I then moved onto soldering these LEDs to wires to connect them all to the microcontroller (Lilypad Mini). I first soldered wires to every power and ground of each LED (17 LEDs to be exact), but the wires I used and the way I soldered was so disorganized that I unsoldered everything and restarted. I color-coded and drew out what wires needed to go where and tried to group wires together so the wire was a bit neater. I also planned which LEDs would be connected to which pins and made sure there were no LEDs side by side connected to the same pin. I was conscious of this because the LEDs connected to the same pins would be identically flickering from being fed the exact same code. I wanted to break up the identical ones so the stars seemed a little more organic. I then attempted to make my microcontroller removable by soldering snaps to the wires and the controller. This proved to be very difficult and cause my microcontroller to no longer to accept batteries as I had so much solder buildup I couldn't remove from messing up and retrying to attach the snaps over and over again. I scratched this idea and once I received the new Lilypad in the mail, I decided to scrap the removable idea and just stick with soldering the wires straight to the Lilypad as not to mess this one up. I made sure the Lilypad was on the outside of the felt so it was easily accessible to turn the LEDs on and off and/or to reupload code easily if necessary. I also decided to scratch the light sensor idea as the light sensor would constantly drain the battery and cause it to die within a day. I figured for longevity's sake, it would be easiest to manually turn the LEDs on and off.

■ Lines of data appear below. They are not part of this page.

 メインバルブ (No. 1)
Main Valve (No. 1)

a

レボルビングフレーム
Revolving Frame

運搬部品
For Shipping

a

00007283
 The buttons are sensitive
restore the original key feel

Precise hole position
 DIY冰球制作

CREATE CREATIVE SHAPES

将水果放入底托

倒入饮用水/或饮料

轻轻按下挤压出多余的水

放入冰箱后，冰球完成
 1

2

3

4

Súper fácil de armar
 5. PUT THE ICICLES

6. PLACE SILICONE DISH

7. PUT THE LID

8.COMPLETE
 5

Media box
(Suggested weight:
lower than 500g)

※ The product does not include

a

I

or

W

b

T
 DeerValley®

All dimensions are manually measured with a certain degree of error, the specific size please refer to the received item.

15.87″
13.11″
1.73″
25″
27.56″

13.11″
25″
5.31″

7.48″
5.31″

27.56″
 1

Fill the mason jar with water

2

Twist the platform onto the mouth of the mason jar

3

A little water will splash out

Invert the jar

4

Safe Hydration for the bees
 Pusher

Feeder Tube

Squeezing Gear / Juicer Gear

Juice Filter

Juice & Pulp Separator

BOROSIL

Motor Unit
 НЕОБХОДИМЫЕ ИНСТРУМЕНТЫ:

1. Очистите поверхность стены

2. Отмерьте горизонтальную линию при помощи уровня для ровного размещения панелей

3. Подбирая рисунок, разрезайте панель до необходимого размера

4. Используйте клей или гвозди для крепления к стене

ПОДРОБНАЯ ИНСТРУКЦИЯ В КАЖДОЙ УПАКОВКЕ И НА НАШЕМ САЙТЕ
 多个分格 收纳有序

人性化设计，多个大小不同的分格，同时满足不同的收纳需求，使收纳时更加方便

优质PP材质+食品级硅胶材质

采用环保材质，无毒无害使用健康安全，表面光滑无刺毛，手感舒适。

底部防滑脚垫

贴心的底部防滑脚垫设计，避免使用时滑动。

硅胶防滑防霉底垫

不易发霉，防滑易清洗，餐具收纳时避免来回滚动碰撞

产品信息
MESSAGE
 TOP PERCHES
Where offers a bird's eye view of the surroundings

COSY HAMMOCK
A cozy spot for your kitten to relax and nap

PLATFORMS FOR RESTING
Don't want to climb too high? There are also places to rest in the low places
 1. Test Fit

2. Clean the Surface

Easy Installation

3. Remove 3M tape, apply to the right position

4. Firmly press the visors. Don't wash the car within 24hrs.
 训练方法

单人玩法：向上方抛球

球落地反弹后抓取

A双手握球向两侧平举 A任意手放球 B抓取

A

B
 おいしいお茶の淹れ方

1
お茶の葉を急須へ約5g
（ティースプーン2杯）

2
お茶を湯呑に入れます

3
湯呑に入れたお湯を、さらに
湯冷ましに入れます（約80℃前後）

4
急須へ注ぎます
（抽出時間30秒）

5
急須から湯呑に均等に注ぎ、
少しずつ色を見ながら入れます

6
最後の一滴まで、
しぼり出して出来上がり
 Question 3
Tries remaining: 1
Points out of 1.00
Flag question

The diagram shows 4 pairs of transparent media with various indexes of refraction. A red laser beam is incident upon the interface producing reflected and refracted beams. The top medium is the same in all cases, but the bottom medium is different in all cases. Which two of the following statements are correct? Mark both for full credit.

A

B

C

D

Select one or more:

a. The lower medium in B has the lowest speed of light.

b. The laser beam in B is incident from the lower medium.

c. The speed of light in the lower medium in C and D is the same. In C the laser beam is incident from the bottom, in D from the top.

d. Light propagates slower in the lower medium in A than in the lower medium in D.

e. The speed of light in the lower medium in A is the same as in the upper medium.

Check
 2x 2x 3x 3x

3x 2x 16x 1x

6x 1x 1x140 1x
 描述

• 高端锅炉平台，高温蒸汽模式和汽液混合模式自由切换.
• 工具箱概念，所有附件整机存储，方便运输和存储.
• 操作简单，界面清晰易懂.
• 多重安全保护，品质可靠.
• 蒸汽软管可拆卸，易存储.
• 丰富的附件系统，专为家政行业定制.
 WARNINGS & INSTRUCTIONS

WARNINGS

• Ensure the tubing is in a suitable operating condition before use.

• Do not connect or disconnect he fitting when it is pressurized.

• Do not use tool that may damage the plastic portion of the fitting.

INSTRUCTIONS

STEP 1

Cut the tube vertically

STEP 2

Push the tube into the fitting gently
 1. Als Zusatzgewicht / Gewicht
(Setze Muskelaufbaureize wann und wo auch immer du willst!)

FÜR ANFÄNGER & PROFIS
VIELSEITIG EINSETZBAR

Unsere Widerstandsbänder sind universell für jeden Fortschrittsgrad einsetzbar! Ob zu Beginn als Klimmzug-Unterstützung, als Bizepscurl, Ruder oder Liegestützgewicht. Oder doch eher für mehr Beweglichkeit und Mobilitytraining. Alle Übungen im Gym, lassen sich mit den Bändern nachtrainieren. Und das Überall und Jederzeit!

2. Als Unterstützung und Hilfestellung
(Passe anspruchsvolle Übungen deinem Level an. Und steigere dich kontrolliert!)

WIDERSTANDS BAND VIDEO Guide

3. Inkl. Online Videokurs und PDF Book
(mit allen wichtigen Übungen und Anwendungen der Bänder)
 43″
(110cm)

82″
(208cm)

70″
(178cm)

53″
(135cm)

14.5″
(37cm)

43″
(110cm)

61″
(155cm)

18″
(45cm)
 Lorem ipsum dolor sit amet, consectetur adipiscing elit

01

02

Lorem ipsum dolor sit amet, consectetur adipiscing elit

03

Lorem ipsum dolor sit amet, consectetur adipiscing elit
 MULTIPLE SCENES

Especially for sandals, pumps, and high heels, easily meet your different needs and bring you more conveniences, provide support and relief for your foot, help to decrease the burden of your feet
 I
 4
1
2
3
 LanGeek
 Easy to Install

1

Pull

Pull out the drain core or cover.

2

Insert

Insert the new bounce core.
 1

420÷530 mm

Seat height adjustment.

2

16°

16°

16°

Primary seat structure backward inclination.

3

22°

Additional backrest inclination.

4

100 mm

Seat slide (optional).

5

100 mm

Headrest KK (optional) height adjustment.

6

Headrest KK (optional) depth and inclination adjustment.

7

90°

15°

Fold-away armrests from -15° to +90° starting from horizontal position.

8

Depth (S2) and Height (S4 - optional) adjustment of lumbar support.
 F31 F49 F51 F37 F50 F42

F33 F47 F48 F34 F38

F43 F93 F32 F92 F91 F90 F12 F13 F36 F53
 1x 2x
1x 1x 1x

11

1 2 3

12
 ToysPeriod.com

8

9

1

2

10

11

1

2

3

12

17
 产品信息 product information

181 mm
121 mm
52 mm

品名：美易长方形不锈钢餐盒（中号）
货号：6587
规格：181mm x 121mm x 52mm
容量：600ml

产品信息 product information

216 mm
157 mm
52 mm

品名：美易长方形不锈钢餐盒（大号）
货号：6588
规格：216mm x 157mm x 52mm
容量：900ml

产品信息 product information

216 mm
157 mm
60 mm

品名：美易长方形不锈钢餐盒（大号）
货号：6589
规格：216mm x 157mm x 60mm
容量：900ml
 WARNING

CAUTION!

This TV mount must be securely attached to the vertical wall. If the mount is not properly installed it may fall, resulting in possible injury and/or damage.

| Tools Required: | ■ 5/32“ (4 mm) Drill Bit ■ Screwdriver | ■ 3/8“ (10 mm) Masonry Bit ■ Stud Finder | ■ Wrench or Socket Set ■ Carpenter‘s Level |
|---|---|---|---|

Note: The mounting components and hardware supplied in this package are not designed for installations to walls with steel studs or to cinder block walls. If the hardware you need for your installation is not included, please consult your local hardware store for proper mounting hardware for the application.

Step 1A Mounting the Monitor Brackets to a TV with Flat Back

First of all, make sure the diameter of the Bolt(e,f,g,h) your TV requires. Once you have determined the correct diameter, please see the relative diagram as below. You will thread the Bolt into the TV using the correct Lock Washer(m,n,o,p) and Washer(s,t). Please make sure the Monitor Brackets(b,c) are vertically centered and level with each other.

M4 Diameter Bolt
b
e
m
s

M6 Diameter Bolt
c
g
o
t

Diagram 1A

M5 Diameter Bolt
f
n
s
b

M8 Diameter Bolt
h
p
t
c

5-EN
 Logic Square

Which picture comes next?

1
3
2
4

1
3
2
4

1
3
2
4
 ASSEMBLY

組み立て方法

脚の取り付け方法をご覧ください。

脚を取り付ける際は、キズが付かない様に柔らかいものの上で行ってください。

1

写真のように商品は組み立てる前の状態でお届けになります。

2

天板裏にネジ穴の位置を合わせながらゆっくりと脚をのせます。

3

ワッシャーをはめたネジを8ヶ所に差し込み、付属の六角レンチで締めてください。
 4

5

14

Step 6: Connecting the Electronics to the Fabric

The last step included attaching the electronics behind the fabric and adding the clock mechanism to the center of the frame. I decided to extend my wires down the back of my felt to the Lilypad in the right side of the clock (or left side, depending on how you look at the clock). I chose this spot as the Lilypad's on/off switch is on the lower right side of the board, so the user can easily turn the clock on and off just by reaching a finger to the backside of the clock and clicking the button. I then attached my clock mechanism by burning a hole in the felt and fabric via a soldering iron and screwing the felt and fabric together, attaching the felt to the fabric in the process. I then added and the battery to the clock piece, stitched the pulled fabric behind the hoop, and voila, I was done!